- **YOUR TASKS**:
- a) In the profile of Tobermore, which award did the company win in 2007?
- b) Rewrite the stretch of the Tobermore profile from "What makes your" through "you overcome it?", substituting "premium" for "high-value".

EY Entrepreneur of the Year award: ‘Entrepreneurship should be a Leaving Cert subject’

The first four of eight nominees in the industry category of the EY Entrepreneur of the Year competition are profiled this week. The awards are run in association with Julius Baer, Enterprise Ireland, Invest NI, The Irish Times and Newstalk. The nominees will vie for the title of EY Entrepreneur of the Year at an awards ceremony later this year.

 

David Henderson, Tobermore

While Tobermore started life in 1942 as a quarry, sand and gravel business, the company soon diversified into specialist products including paving and walling having realised that there were more attractive margins to be made.

It was David Henderson’s two uncles who founded the business. His father joined the company in 1946 having returned from fighting in the second World War. In 1976, Henderson (pictured above) joined the business as a production manager, having graduated from Queen’s University Belfast with an engineering degree.

In the years since, he has consistently sought to improve efficiency in the business, a goal that brought him to visit large corporates in the US in the 1990s including businesses such as IBM. The programme of improvements paid off, and in 2007 the company pipped BMW, Philips and Siemens to take the European Quality Award.

Now, Henderson has his eye on further growth within the British market, and intends to double sales there in the coming four years. And while the Covid-19 pandemic caused a temporary shock, sales this year are up 40 per cent and continue to grow. Innovation plays a role in that growth, says Henderson, and the company regularly introduces new products. Recently, for example, it launched a range of easy-to-clean paving slabs for patios.

What makes your business unique?
A long time ago we realised that the margins of basic concrete were very low, so we were always looking to diversify into more specialist products with attractive margins. Nowadays, we do not make any basic products and solely concentrate on high-value paving and walling products.

What was your “back-to-the-wall” moment and how did you overcome it?
We had a major product failure in 1989, which almost led to bankruptcy. We just had to keep our heads down and work very hard over several years.

- **SUPPLIED DATA**:
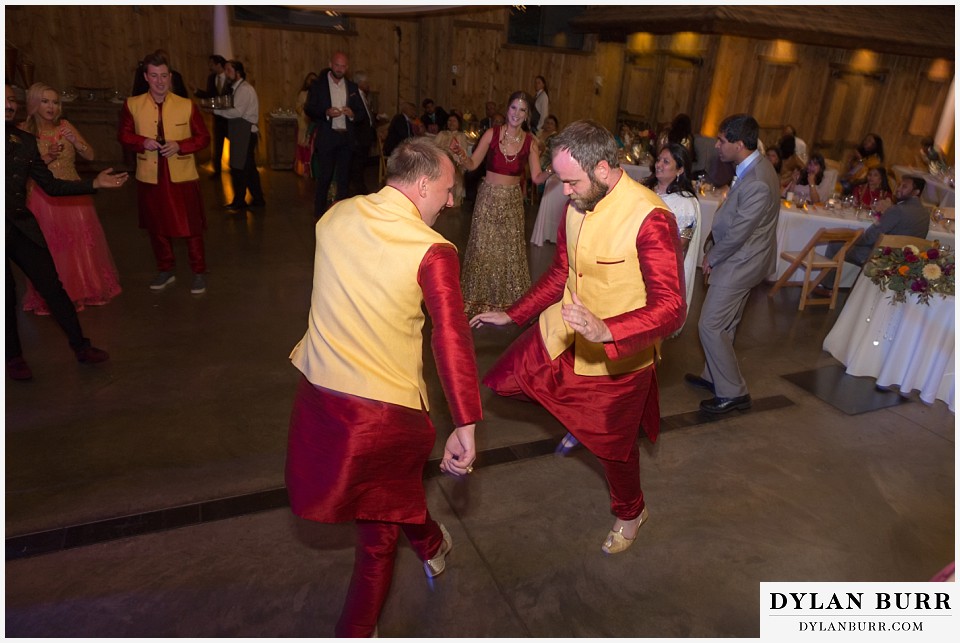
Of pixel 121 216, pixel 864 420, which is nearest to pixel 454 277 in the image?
pixel 864 420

- **RESPONSES FOR EACH TASK**:
- a) The European Quality Award.

- b)
What makes your business unique?
A long time ago we realised that the margins of basic concrete were very low, so we were always looking to diversify into more specialist products with attractive margins. Nowadays, we do not make any basic products and solely concentrate on premium paving and walling products.

What was your “back-to-the-wall” moment and how did you overcome it?